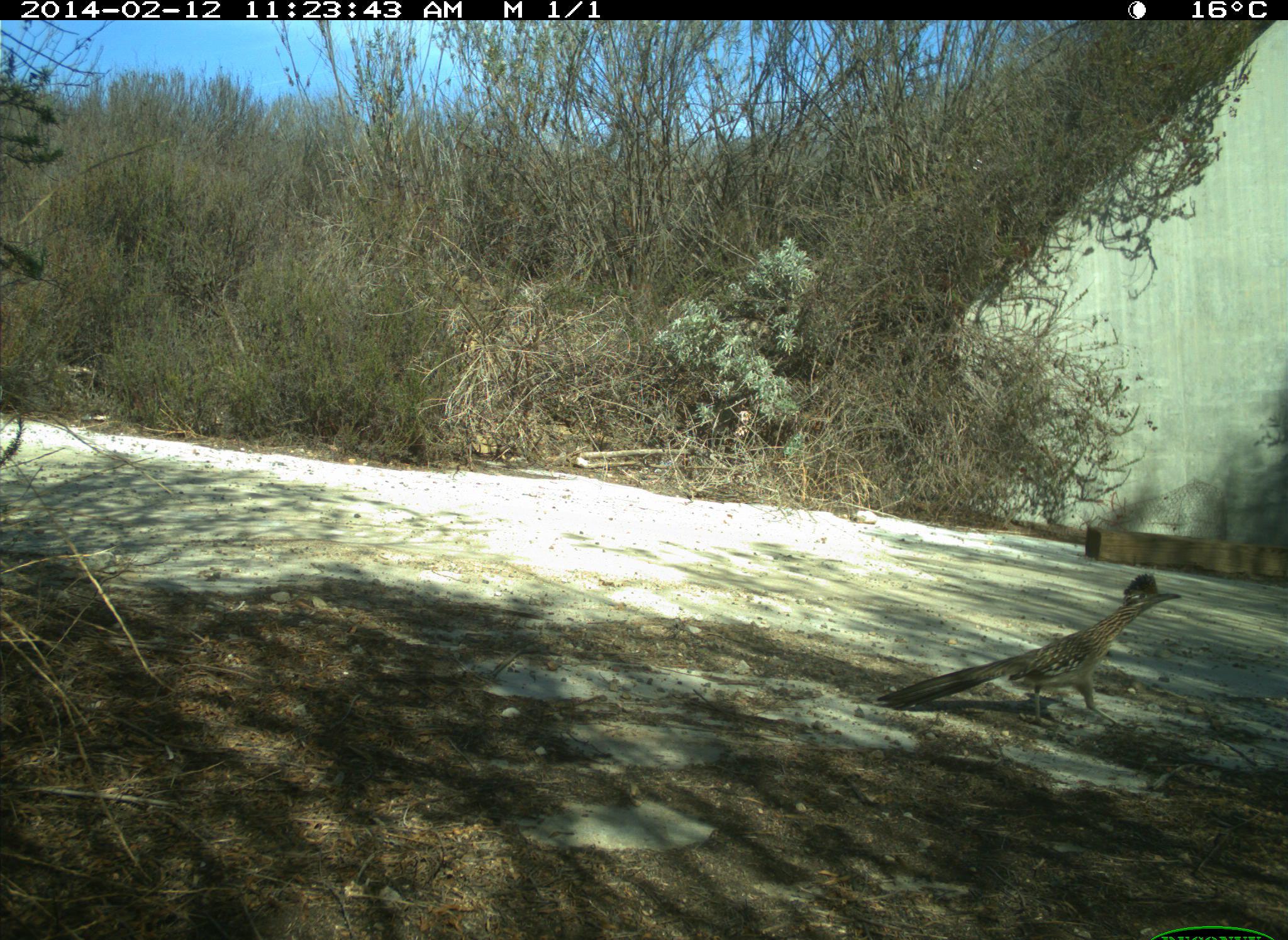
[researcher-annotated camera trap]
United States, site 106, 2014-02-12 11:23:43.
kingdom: Animalia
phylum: Chordata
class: Aves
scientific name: Aves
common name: bird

=== TASK BRIEF ===
Without the pictures, restate all the entries above exactly.

=== WRITTEN REPLY ===
[researcher-annotated camera trap]
United States, site 106, 2014-02-12 11:23:43.
kingdom: Animalia
phylum: Chordata
class: Aves
scientific name: Aves
common name: bird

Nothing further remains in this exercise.